1.3 Whether Kerala High Court was justified in quashing the marriage between Hadiya and Shafin
Jahan?

The Kerala High Court was unjustified in quashing the marriage between Shafin Jahan and Hadiya as these
are two consenting individuals who have married after following all the rituals and customs that are necessary
for concluding a valid marriage under the Muslim Law. Moreover, it is the right of an individual to marry a
partner of his/her choice and follow a faith that he/she wants to and these rights are enshrined under Article
21 and 25 of the Indian Constitution read with the Equality Principle enshrined under Article 14.

Issue 2: Whether the decision of allowing the writ petition of Habeas Corpus justified?

2.1 What is the writ of Habeas Corpus and what are the essential grounds for allowing a writ of Habeas
Corpus?

Habeas corpus literally meaning "that you may have the body" is a recourse in law through which an individual
or person related to the individual can report an unlawful detention or imprisonment to a court and request
that the court order the custodian of the person, to bring the person to court and determine whether the person
was illegally detained. The writ of Habeas Corpus can be issued by resorting to the Article 32 or Article 226
for the Supreme Court and the High Court respectively.
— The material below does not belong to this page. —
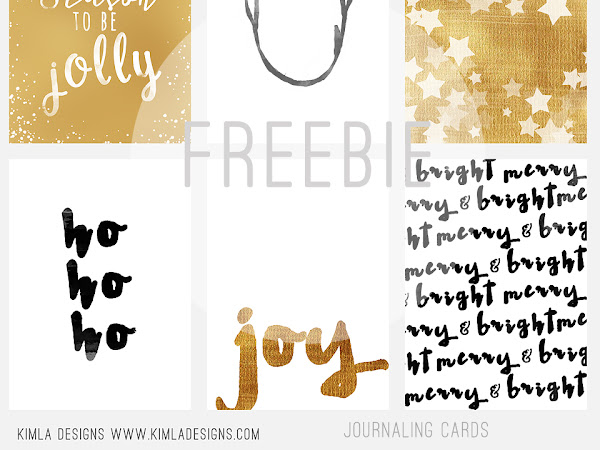 Free Christmas  Journaling Cards kimla designs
In Kanu Sanyal v. District Magistrate, Darjeeling and Others1, a Constitution Bench, after going through
the history of admeasurement of the writ of habeas corpus, stated that the writ of habeas corpus is not a
substantive law and only forms the aspect procedural law. The major object of the writ of habeas corpus is
only to secure the release of a person who has been illegally detained under any given circumstances.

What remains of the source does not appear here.